PROBLEM STATEMENT → The entries below contain pictures. Write out only the lines from the line with "First Interstate Wealth Management" up to and including the line with "rock and roll themed graphic with skull", exactly, without them.

(Crawled caption data)
────

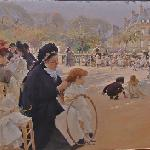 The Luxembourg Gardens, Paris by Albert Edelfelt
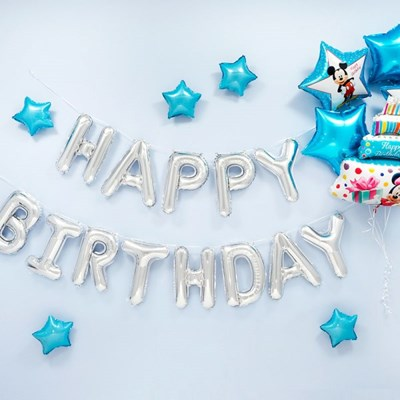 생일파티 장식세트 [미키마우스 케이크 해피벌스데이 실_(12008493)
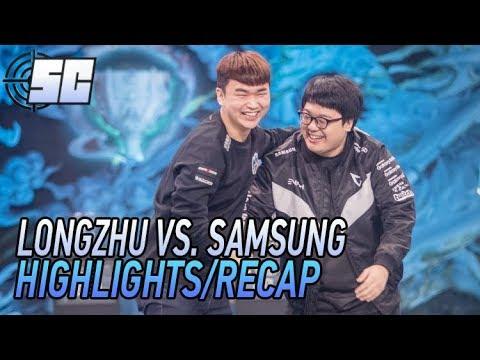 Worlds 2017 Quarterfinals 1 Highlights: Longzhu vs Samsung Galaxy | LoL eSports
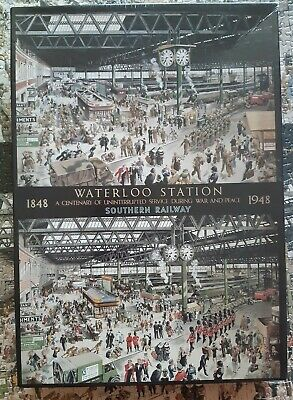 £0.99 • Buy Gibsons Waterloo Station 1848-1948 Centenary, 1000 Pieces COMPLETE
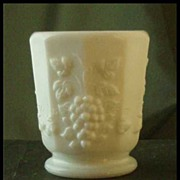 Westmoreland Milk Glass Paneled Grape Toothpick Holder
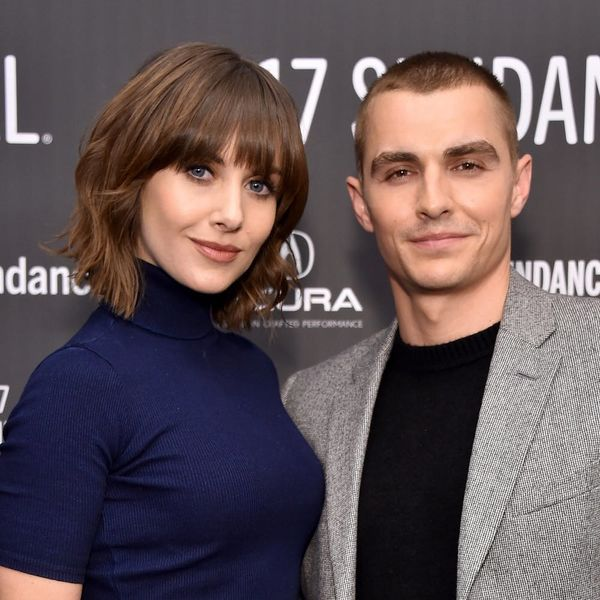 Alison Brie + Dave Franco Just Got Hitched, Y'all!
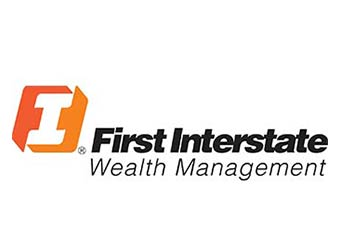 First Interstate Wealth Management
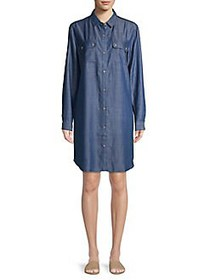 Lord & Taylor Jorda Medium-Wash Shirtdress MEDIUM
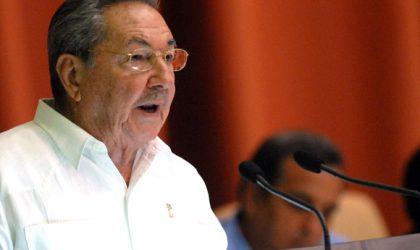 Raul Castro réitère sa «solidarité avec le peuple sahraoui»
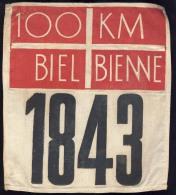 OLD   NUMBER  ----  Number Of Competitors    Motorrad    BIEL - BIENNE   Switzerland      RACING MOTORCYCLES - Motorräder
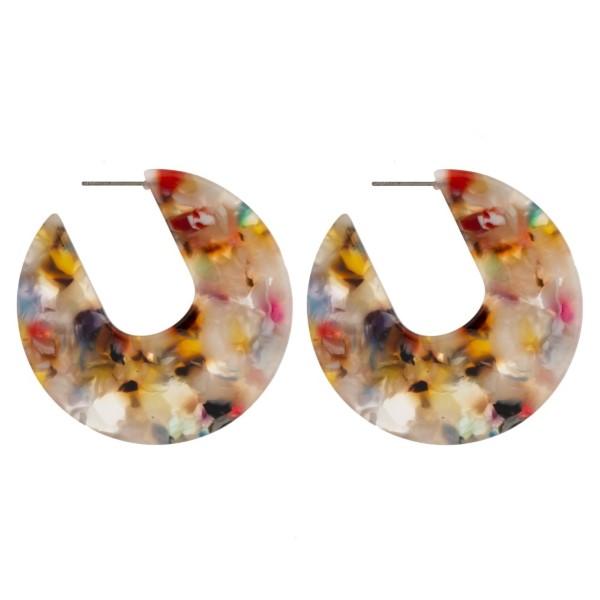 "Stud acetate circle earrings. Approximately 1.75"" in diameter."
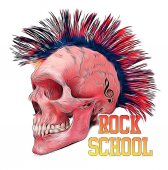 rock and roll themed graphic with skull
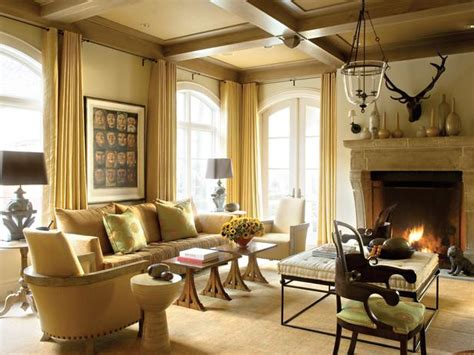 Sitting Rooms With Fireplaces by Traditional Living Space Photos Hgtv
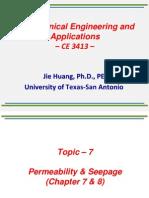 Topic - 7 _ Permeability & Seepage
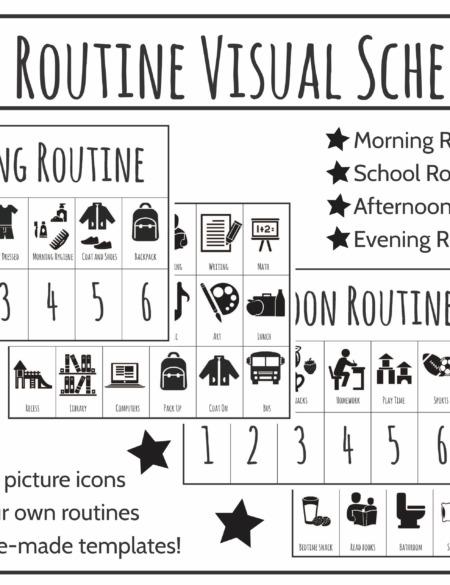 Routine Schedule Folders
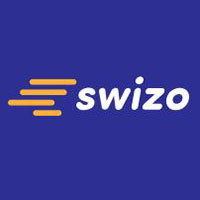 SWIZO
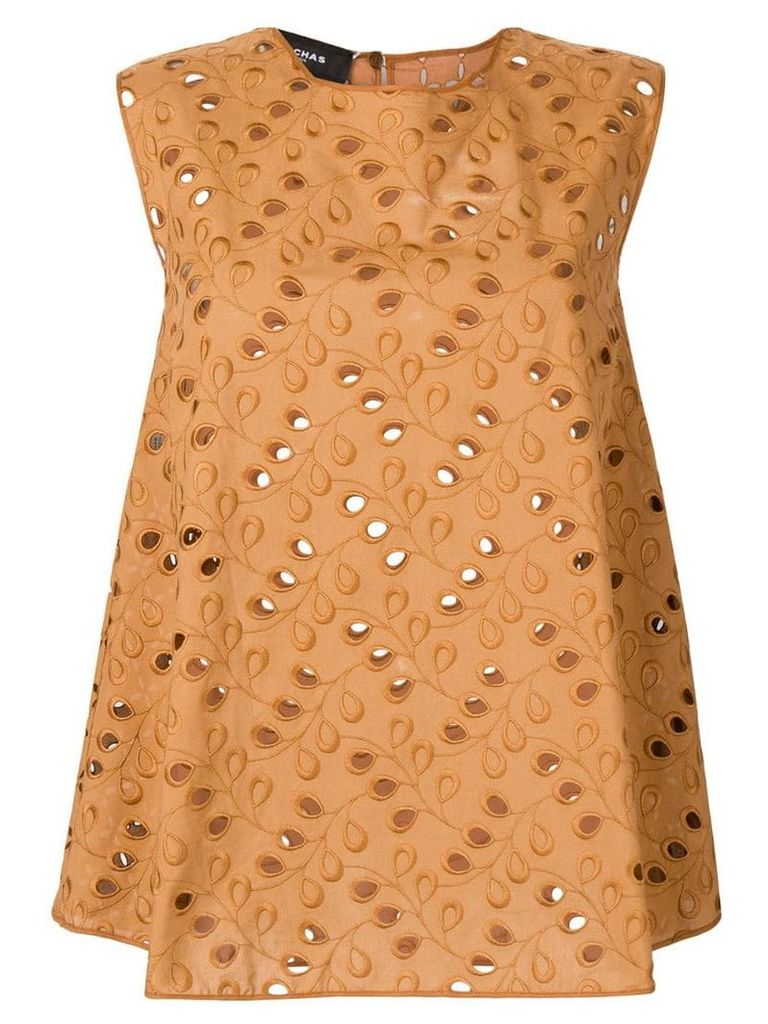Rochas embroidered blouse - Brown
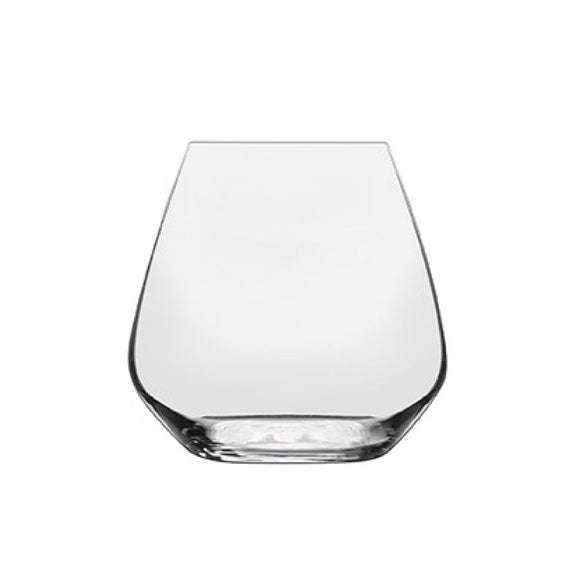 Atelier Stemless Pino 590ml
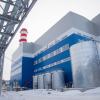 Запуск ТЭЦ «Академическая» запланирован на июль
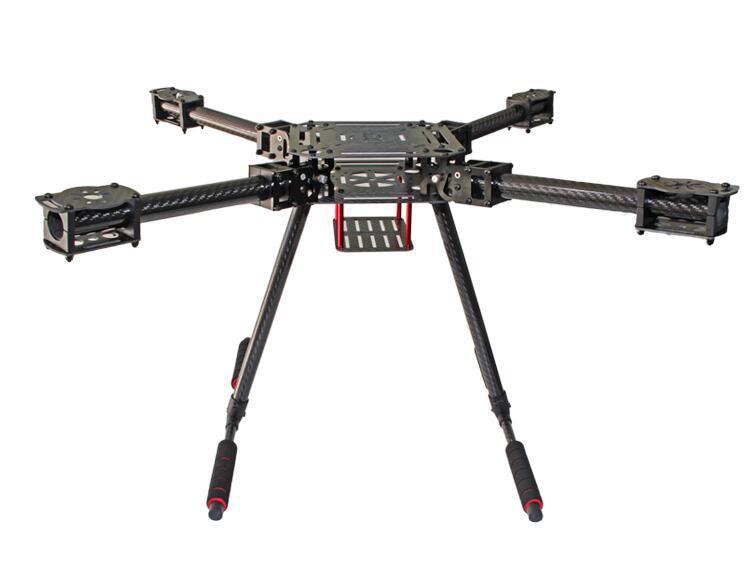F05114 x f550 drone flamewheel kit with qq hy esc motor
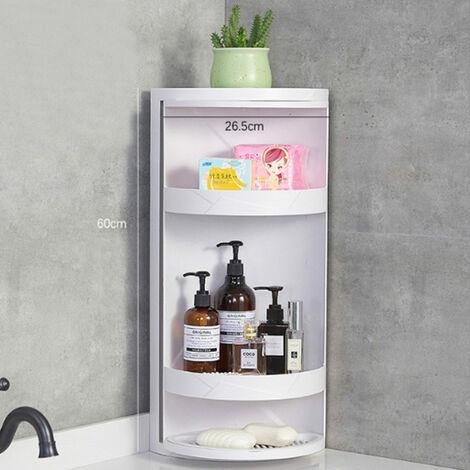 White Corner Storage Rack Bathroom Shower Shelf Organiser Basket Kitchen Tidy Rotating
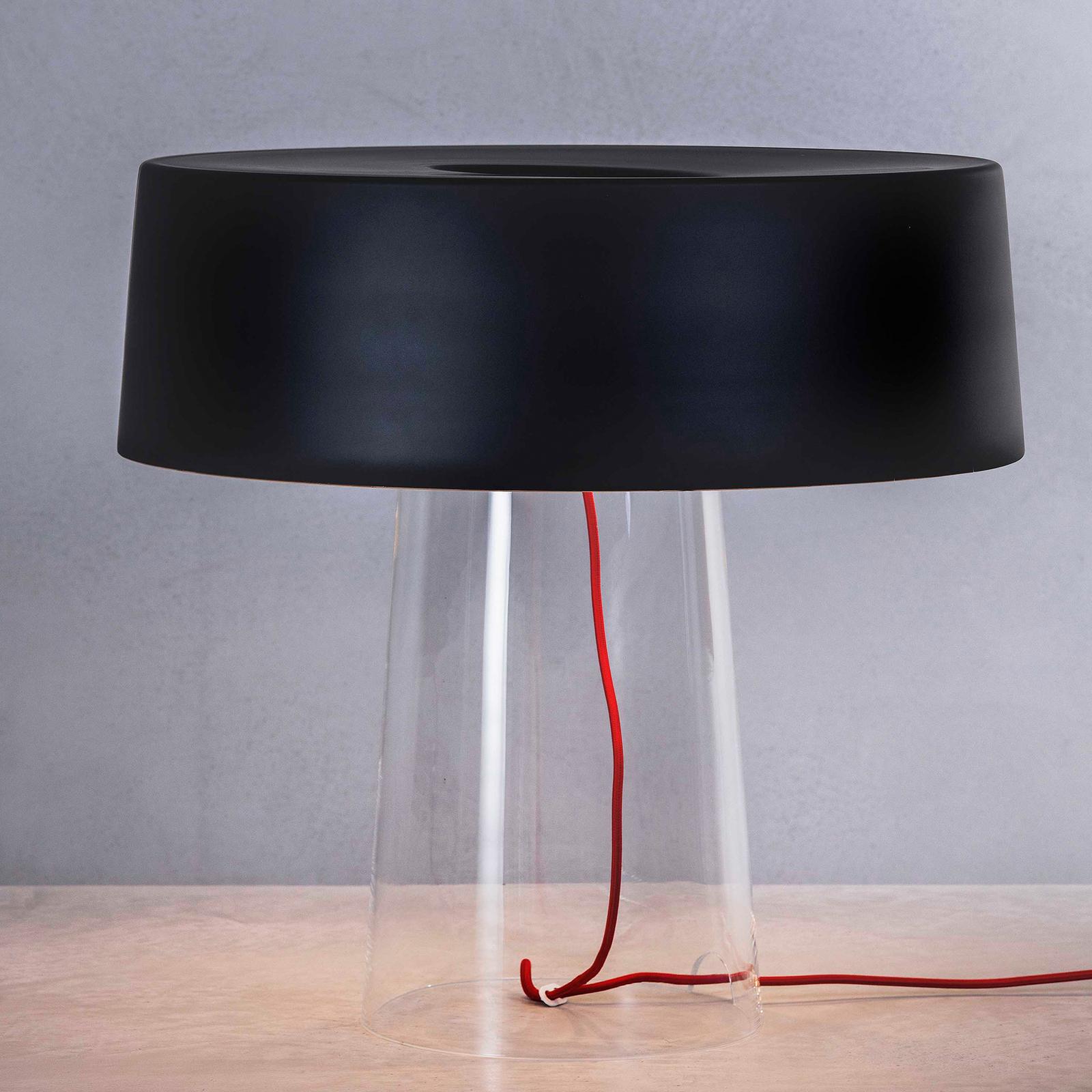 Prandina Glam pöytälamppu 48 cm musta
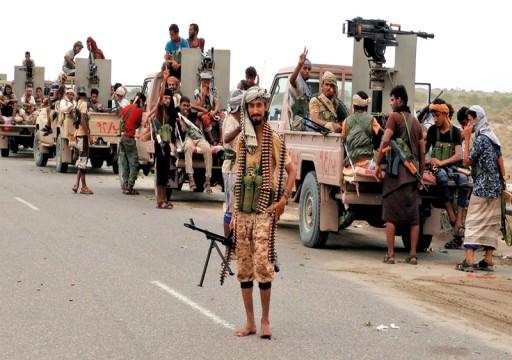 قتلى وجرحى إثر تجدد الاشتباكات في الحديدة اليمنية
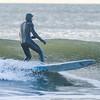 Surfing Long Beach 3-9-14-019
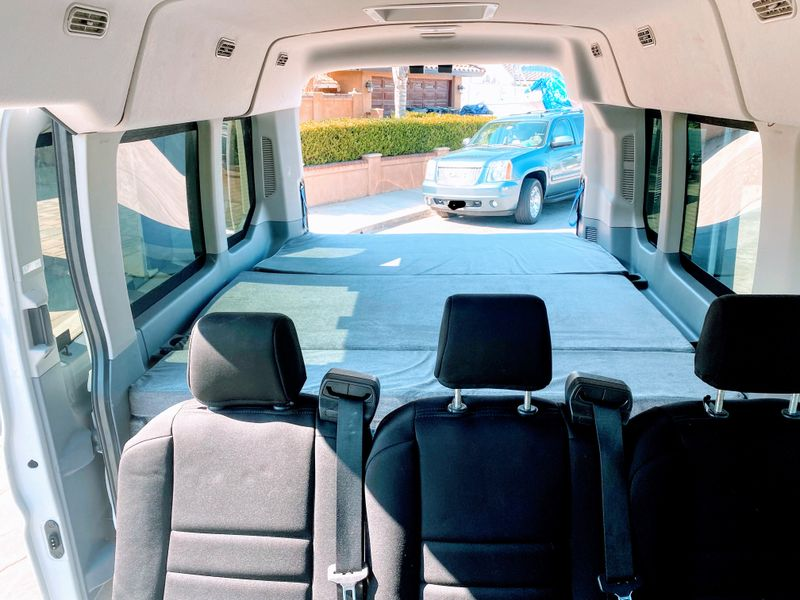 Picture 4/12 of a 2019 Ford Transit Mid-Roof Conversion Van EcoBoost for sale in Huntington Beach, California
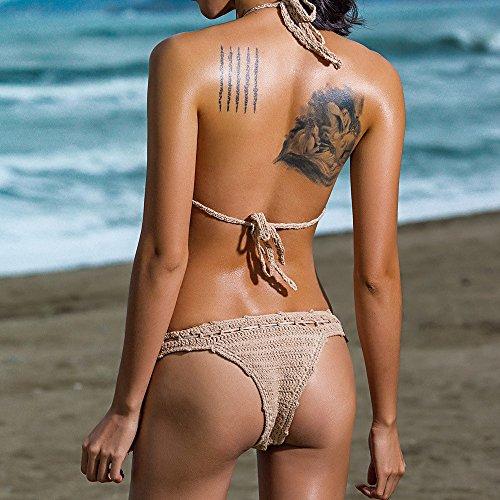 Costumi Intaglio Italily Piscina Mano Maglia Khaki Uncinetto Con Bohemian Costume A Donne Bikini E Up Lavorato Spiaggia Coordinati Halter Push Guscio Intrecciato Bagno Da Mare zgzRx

────

RESULT OF THE TASK →
 First Interstate Wealth Management
 Lord & Taylor Jorda Medium-Wash Shirtdress MEDIUM
 Raul Castro réitère sa «solidarité avec le peuple sahraoui»
 OLD   NUMBER  ----  Number Of Competitors    Motorrad    BIEL - BIENNE   Switzerland      RACING MOTORCYCLES - Motorräder
 "Stud acetate circle earrings. Approximately 1.75"" in diameter."
 rock and roll themed graphic with skull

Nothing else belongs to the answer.